Shinjuku ward is famous for these three spots, Kabukicho, Isetan department store and Shinjuku Nichome. In the past, Kabukicho was known for its gangs and prostitutes area that even Japanese people stay away from. It has become a sightseeing area since it get a cleaner environment, and the popular store Don Quijote and big Gozzila stature on the hotel roof can be seen from the street and have become land marks of Kabukicho. There is a very famous C-Male bar ”Hige Girl(Girls with mustache)” in Kabukicho.

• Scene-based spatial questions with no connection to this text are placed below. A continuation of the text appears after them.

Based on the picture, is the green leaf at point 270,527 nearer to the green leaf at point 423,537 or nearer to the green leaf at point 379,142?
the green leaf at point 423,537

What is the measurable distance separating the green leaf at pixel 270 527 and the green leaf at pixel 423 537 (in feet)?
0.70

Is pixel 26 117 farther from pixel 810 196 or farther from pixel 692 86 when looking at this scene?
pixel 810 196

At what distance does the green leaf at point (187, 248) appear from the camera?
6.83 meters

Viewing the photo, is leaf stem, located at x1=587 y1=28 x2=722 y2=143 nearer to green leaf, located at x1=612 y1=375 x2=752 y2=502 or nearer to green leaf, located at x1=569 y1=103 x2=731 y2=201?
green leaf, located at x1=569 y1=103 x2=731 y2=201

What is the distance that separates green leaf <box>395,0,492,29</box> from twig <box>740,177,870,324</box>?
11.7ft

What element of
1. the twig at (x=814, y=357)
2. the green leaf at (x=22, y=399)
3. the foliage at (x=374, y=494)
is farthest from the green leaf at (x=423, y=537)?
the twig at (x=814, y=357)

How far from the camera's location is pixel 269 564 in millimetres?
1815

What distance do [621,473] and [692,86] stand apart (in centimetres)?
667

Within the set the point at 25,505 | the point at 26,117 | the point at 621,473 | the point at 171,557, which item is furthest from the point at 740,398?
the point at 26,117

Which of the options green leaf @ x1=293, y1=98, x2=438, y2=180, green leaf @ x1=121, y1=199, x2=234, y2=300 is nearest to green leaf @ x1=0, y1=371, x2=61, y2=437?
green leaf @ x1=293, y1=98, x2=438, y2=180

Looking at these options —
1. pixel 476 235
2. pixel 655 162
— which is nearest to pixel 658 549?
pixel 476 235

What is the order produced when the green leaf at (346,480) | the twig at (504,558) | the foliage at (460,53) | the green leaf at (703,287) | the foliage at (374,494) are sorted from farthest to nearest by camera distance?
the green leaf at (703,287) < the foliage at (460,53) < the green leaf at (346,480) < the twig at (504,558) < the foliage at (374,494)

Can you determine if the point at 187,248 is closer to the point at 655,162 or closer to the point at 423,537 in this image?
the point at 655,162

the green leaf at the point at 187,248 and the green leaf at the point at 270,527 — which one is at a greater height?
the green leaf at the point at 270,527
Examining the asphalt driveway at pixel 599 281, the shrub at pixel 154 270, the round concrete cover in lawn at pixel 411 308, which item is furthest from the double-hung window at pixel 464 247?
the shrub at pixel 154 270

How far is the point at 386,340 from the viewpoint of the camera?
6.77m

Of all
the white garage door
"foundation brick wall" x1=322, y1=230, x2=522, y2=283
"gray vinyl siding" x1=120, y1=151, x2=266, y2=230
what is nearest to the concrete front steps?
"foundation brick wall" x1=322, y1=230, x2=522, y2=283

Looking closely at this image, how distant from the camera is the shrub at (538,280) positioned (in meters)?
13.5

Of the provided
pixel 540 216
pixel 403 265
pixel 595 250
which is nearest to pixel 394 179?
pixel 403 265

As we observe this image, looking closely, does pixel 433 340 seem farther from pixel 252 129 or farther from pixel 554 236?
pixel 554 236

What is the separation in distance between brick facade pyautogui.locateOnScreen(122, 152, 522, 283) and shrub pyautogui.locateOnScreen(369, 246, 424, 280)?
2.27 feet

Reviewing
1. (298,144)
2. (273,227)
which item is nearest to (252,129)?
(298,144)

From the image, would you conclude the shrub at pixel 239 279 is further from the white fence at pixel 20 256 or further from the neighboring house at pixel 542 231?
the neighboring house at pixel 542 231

Since “Nausicaa of the Valley of the Wind”, Legend of Manga, Hayao Miyazaki has been offering us his fascinating and warm world. The Ghibli Museum, as they have said, is where you can find the complete works of Miyazaki and you will be able to enjoy something “you have seen” while growing up - a nostalgia. It is quite distant from the metropolis, so we recommend you to have a meal before going there. After you have visited the world of Miyazaki, you can stop by Inogashira Park for a stroll. It is located near the museum . Taking a swan boat in the big pond may also be enjoyable.
Tsukiji Fish Market is a great place to enjoy your breakfast. Tsukuji Fish Market is famous for its seafood but somehow Tamagoyaki(Japanese egg omelet) is one of the popular dishes there. Recently the market has moved from Tsukiji area to a new place and developed a new style. The hard working fishermen and male market vendors or clerks working there are so hot, with chiseled facial features and toned, muscular bodies, that will ignite your sexual fantasies. They are so muscular that they seem to be straight men, but, actually, some are gay - that, doesn’t matter whenever you started fueling your erotic desire.